U.S. Rep. Doug Lamborn sent an apology to the White House Monday concerning a comment he made Friday during an interview with a Denver radio station.

He said during the interview about Obama's budget policies that being linked to President Barack Obama would be “like touching a tar baby.”

“I don’t even want to have to be associated with him. It’s like touching a tar baby, and you get it — you know, you’re stuck, and you’re part of the problem now, and you can’t get away,” Lamborn said. “I don’t want that to happen to us (Republicans), but if it does, or not, he’ll still get — properly so — the blame, because his policies, for four years, will have failed the American people.”

Though “tar baby” is defined in Merriam-Webster’s dictionary as “something from which it is nearly impossible to extricate oneself,” it has also long been recognized as a derogatory term for blacks.

Regardless of definition, Lamborn is taking serious heat from several angles. Two local black community leaders immediately condemned the congressman's comments, and said he should know better.

Rosemary Harris Lytle, president of the Colorado Springs chapter of the NAACP, said the connotations of the phrase "tar baby" are too well-known to make Lamborn's use of it excusable.

"The world already views (El Paso County) as ultra conservative, ultra right wing, Tea-Party-loving, gay bashing, an epicenter of hate. With two vitriolic words, our own Congressman again sealed our fate," Harris Lytle said.

Diane Allen-Philips, president of the Urban League of the Pikes Peak Region, said the congressman should be more conscious of the type of example he's setting.

"I don’t think you can just toss that phrase out and not have it associated with the past," said Allen-Philips. "If Barack Obama was not African American, would he have used the same terminology?"

In an email, Lamborn spokeswoman Catherine Mortensen wrote, "Congressman Lamborn regrets any misunderstanding. He simply meant to refer to a sticky situation or quagmire.”

Mortensen said neither Lamborn's district or Washington, D.C. offices had received any complaint about the "tar baby" comment until Denver radio show host David Sirota aired the interview clip Monday morning on 760 AM.

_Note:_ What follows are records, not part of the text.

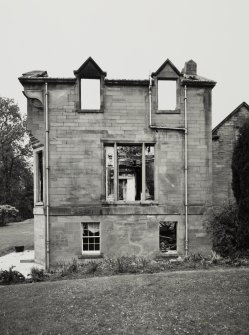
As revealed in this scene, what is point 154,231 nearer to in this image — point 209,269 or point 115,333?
point 209,269

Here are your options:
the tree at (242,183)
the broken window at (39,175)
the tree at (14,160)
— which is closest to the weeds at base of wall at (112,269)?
the tree at (242,183)

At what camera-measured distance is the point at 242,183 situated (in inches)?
512

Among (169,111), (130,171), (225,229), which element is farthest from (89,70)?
(225,229)

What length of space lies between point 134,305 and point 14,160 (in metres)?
49.6

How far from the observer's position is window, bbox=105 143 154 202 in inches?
675

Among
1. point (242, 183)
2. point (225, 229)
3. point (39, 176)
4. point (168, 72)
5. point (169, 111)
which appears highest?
point (168, 72)

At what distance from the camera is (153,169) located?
57.7ft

Monday evening, Lamborn's office sent a news release saying he had "sent a personal letter to President Barack Obama apologizing for using a term some find insensitive." The release said Lamborn is "confident that the President will accept his heartfelt apology."

Earlier in the day, El Paso County Democratic Party Chair Kathleen Ricker called for just such an apology, saying the congressman's statement was not enough.

“I am ashamed to call Doug Lamborn the federal representative for my community,” said Ricker. “For all that we try to do to convince the nation that our community is not a backwards, hateful, area, this foolish man speaks before thinking because he believes that politically he is invincible and invulnerable.”

Ricker's comments were immediately dismissed as "cheap political shots" by Eli Bremer, chair of the El Paso County Republican Party. Bremer said Lamborn's statement was being taken out of context, and was not at all intended as a reference to Obama's skin color.

"It's disgraceful that anyone would try and insinuate that he was being racist," said Bremer. "I think there are people out there who believe it is a racist term, but what’s important is not how people construe it but how it’s intended. It’s really unfair to take something completely out of context and try to politically destroy them because of it."

Lamborn isn't the only politician to ever land in hot water by using those two words. Former Massachusetts governor Mitt Romney was lambasted in 2006 for using the phrase in reference to a construction project, and U.S. Sen. John McCain had to apologize in 2007, during his presidential run, for using it in reference to divorces.